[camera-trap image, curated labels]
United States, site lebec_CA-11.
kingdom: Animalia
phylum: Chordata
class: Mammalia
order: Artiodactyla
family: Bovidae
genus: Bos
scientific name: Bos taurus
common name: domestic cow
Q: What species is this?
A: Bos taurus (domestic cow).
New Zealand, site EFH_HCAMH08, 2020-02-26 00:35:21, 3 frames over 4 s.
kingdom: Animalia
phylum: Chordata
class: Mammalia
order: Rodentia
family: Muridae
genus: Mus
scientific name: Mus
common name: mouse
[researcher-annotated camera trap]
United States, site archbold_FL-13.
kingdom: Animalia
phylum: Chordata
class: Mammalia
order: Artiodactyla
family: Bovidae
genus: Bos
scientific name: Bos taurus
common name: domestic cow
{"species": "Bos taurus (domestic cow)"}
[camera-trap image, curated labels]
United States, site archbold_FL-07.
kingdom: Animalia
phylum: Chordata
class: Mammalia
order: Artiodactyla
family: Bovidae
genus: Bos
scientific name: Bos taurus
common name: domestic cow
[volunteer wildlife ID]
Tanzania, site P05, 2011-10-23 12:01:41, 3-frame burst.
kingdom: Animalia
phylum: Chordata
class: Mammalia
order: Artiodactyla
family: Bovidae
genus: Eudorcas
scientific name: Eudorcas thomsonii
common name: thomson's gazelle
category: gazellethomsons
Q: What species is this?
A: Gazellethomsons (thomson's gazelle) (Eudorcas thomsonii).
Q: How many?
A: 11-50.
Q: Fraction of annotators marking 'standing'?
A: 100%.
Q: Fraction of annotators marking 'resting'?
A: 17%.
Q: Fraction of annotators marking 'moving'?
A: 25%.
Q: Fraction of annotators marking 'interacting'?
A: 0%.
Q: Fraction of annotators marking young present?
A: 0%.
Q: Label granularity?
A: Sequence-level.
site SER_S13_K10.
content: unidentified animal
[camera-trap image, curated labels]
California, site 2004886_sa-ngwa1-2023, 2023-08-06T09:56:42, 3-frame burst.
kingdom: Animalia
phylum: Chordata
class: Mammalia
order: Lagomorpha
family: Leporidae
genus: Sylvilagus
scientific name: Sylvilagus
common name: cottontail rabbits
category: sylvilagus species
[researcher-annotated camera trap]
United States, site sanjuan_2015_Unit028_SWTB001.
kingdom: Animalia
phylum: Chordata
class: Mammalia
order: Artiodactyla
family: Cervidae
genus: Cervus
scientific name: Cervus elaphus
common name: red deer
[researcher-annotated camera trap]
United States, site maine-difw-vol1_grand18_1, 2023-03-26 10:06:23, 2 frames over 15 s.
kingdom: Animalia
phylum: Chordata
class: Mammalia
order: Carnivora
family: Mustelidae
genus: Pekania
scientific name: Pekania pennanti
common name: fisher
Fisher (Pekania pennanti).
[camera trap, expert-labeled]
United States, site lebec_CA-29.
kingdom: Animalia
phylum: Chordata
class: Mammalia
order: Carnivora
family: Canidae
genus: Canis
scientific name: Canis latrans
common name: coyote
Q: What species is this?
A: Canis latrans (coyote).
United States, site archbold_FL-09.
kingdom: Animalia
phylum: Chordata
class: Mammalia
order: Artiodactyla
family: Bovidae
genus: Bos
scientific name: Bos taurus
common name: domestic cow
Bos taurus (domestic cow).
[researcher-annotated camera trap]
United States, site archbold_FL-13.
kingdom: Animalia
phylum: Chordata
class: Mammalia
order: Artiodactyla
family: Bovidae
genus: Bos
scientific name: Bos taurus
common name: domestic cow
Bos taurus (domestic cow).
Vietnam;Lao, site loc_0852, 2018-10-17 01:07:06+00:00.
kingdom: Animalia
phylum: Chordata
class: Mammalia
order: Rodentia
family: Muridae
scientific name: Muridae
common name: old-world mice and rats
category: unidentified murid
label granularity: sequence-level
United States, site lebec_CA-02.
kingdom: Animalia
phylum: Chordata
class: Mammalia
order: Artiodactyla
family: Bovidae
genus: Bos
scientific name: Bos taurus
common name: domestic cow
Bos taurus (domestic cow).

• **DESCRIPTION OF THE TASK**
Set every record down again exactly as written.

• **RESPONSE TO THIS TASK**
[camera-trap image, curated labels]
United States, site lebec_CA-11.
kingdom: Animalia
phylum: Chordata
class: Mammalia
order: Artiodactyla
family: Bovidae
genus: Bos
scientific name: Bos taurus
common name: domestic cow
Q: What species is this?
A: Bos taurus (domestic cow).
New Zealand, site EFH_HCAMH08, 2020-02-26 00:35:21, 3 frames over 4 s.
kingdom: Animalia
phylum: Chordata
class: Mammalia
order: Rodentia
family: Muridae
genus: Mus
scientific name: Mus
common name: mouse
[researcher-annotated camera trap]
United States, site archbold_FL-13.
kingdom: Animalia
phylum: Chordata
class: Mammalia
order: Artiodactyla
family: Bovidae
genus: Bos
scientific name: Bos taurus
common name: domestic cow
{"species": "Bos taurus (domestic cow)"}
[camera-trap image, curated labels]
United States, site archbold_FL-07.
kingdom: Animalia
phylum: Chordata
class: Mammalia
order: Artiodactyla
family: Bovidae
genus: Bos
scientific name: Bos taurus
common name: domestic cow
[volunteer wildlife ID]
Tanzania, site P05, 2011-10-23 12:01:41, 3-frame burst.
kingdom: Animalia
phylum: Chordata
class: Mammalia
order: Artiodactyla
family: Bovidae
genus: Eudorcas
scientific name: Eudorcas thomsonii
common name: thomson's gazelle
category: gazellethomsons
Q: What species is this?
A: Gazellethomsons (thomson's gazelle) (Eudorcas thomsonii).
Q: How many?
A: 11-50.
Q: Fraction of annotators marking 'standing'?
A: 100%.
Q: Fraction of annotators marking 'resting'?
A: 17%.
Q: Fraction of annotators marking 'moving'?
A: 25%.
Q: Fraction of annotators marking 'interacting'?
A: 0%.
Q: Fraction of annotators marking young present?
A: 0%.
Q: Label granularity?
A: Sequence-level.
site SER_S13_K10.
content: unidentified animal
[camera-trap image, curated labels]
California, site 2004886_sa-ngwa1-2023, 2023-08-06T09:56:42, 3-frame burst.
kingdom: Animalia
phylum: Chordata
class: Mammalia
order: Lagomorpha
family: Leporidae
genus: Sylvilagus
scientific name: Sylvilagus
common name: cottontail rabbits
category: sylvilagus species
[researcher-annotated camera trap]
United States, site sanjuan_2015_Unit028_SWTB001.
kingdom: Animalia
phylum: Chordata
class: Mammalia
order: Artiodactyla
family: Cervidae
genus: Cervus
scientific name: Cervus elaphus
common name: red deer
[researcher-annotated camera trap]
United States, site maine-difw-vol1_grand18_1, 2023-03-26 10:06:23, 2 frames over 15 s.
kingdom: Animalia
phylum: Chordata
class: Mammalia
order: Carnivora
family: Mustelidae
genus: Pekania
scientific name: Pekania pennanti
common name: fisher
Fisher (Pekania pennanti).
[camera trap, expert-labeled]
United States, site lebec_CA-29.
kingdom: Animalia
phylum: Chordata
class: Mammalia
order: Carnivora
family: Canidae
genus: Canis
scientific name: Canis latrans
common name: coyote
Q: What species is this?
A: Canis latrans (coyote).
United States, site archbold_FL-09.
kingdom: Animalia
phylum: Chordata
class: Mammalia
order: Artiodactyla
family: Bovidae
genus: Bos
scientific name: Bos taurus
common name: domestic cow
Bos taurus (domestic cow).
[researcher-annotated camera trap]
United States, site archbold_FL-13.
kingdom: Animalia
phylum: Chordata
class: Mammalia
order: Artiodactyla
family: Bovidae
genus: Bos
scientific name: Bos taurus
common name: domestic cow
Bos taurus (domestic cow).
Vietnam;Lao, site loc_0852, 2018-10-17 01:07:06+00:00.
kingdom: Animalia
phylum: Chordata
class: Mammalia
order: Rodentia
family: Muridae
scientific name: Muridae
common name: old-world mice and rats
category: unidentified murid
label granularity: sequence-level
United States, site lebec_CA-02.
kingdom: Animalia
phylum: Chordata
class: Mammalia
order: Artiodactyla
family: Bovidae
genus: Bos
scientific name: Bos taurus
common name: domestic cow
Bos taurus (domestic cow).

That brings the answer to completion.